Regional heavyweight America Movil (AM) is identified by the business daily as the ‘standout candidate’ for the takeover, although the deal has also piqued the interest of AT&T, Liberty Latin America (LLA) and Millicom International Cellular (MIC – itself a takeover target for LLA). A tie-up between Claro and Movistar – historically two of the largest operators in Central America – is likely to cause concern among competition watchdogs, however. Claro leads the Salvadoran market in subscriber terms and holds second position in Guatemala. Movistar occupies second place in El Salvador and ranks third in Guatemala (a market led by MIC-backed Tigo).

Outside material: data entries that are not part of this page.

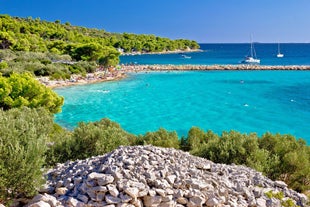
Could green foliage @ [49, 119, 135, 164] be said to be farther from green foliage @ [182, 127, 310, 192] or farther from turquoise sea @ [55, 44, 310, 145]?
turquoise sea @ [55, 44, 310, 145]

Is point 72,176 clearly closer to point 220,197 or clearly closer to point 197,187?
point 197,187

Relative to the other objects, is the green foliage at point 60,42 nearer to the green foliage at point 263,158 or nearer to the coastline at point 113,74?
the coastline at point 113,74

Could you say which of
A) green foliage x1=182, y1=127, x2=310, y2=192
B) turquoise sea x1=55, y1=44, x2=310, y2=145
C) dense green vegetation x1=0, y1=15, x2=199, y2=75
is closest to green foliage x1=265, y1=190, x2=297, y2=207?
green foliage x1=182, y1=127, x2=310, y2=192

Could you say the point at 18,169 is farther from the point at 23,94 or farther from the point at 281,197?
the point at 23,94

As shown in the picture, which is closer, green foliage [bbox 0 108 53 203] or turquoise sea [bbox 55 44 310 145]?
green foliage [bbox 0 108 53 203]

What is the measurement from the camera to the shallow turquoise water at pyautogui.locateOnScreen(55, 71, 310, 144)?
26188mm

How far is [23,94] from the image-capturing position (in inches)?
797

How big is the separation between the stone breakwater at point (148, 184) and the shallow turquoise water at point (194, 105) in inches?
634

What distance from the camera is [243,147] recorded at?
432 inches

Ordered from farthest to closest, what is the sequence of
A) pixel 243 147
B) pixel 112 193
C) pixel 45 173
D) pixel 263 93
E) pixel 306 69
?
pixel 306 69 < pixel 263 93 < pixel 243 147 < pixel 45 173 < pixel 112 193

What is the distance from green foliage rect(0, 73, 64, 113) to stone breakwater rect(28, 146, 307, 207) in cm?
1310

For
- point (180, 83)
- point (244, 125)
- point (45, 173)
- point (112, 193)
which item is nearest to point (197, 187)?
point (112, 193)

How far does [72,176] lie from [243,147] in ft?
20.6

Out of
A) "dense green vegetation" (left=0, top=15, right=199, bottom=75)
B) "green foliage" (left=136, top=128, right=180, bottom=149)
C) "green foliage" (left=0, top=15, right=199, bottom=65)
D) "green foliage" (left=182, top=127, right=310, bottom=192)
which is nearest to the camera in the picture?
"green foliage" (left=182, top=127, right=310, bottom=192)
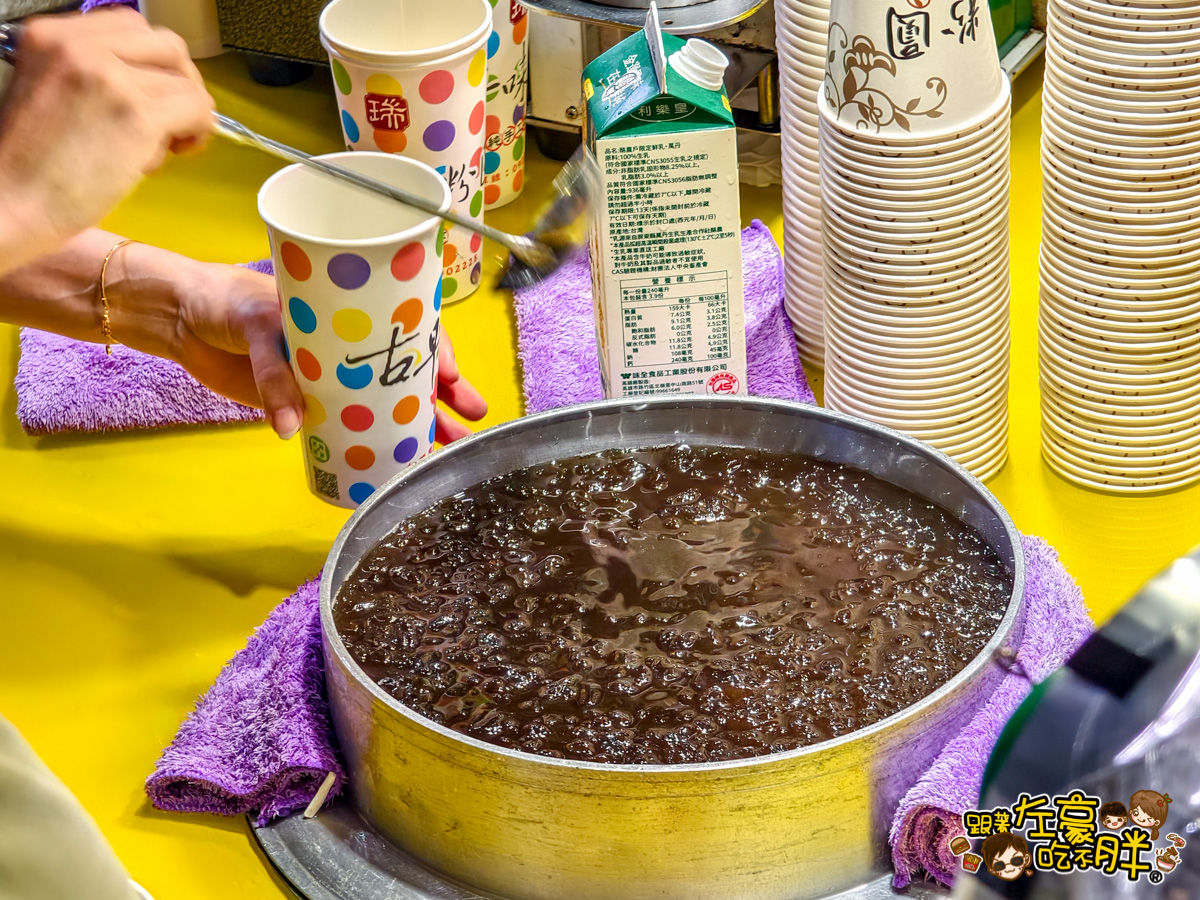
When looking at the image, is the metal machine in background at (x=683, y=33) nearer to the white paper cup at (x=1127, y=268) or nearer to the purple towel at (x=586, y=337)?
the purple towel at (x=586, y=337)

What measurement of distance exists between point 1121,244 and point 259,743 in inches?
25.2

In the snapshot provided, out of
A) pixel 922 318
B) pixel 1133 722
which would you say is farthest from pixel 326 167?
pixel 1133 722

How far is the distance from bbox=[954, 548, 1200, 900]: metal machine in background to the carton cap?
0.75 m

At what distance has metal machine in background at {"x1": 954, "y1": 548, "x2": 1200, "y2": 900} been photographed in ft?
1.00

As previously reported by TeleGeography’s CommsUpdate, Telefonica has been considering the total or partial divestment of its Mexican and Central American subsidiaries since last Autumn. Telefonica Mexico is likely to be valued at between EUR1.1 billion and EUR1.9 billion, while the telco’s combined Central American units are valued at around EUR760 million. As well as the aforementioned Guatemala, El Salvador, Nicaragua and Panama businesses, the Spanish parent also owns the entirety of Telefonica de Costa Rica.